Records of scene-based questions:
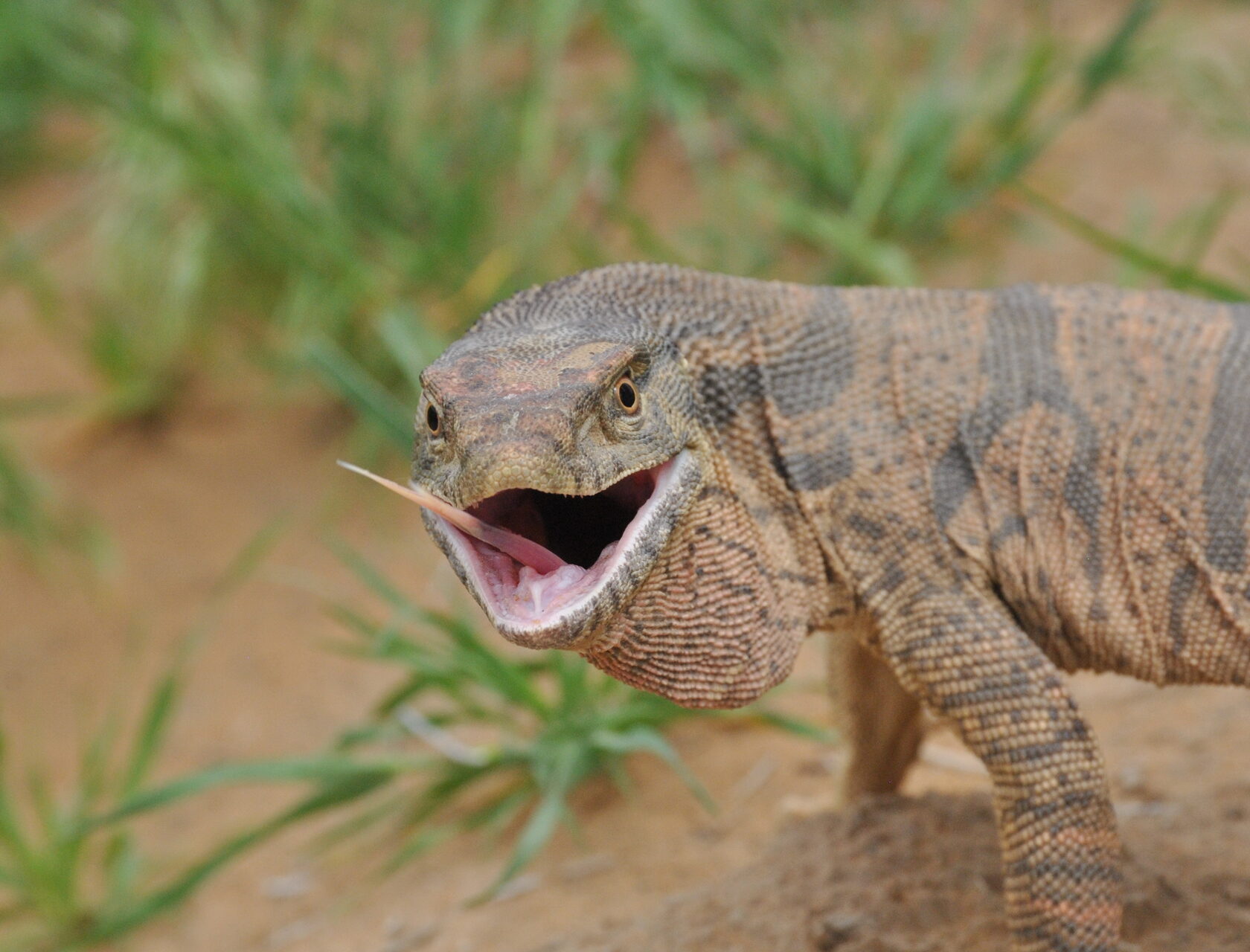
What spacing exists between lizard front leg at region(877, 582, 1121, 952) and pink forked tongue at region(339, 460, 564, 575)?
0.80 m

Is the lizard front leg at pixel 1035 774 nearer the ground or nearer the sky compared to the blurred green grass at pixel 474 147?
nearer the ground

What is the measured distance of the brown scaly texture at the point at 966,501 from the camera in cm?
263

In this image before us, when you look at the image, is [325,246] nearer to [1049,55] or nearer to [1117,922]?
[1049,55]

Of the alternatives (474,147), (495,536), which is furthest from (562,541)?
(474,147)

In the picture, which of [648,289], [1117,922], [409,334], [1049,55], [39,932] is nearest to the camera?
[1117,922]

> [GOAL] Please rewrite the items from the line containing "What is the" through the end of the items, changing "camera" to "viewer" and keeping everything else the same.

> [OUTPUT FOR THIS TASK]
What is the measured distance of the brown scaly texture at the point at 966,501 from the viewer in cm?
263

In this image before us, when you look at the image, is [325,246] nearer to [1049,55] or nearer to [1117,922]?
[1049,55]

Of the alternatives (474,147), (495,536), which is furthest from (562,541)?
(474,147)

In the picture, which of [648,289], [1117,922], [409,334], [1049,55], [39,932] is nearest to the viewer?
[1117,922]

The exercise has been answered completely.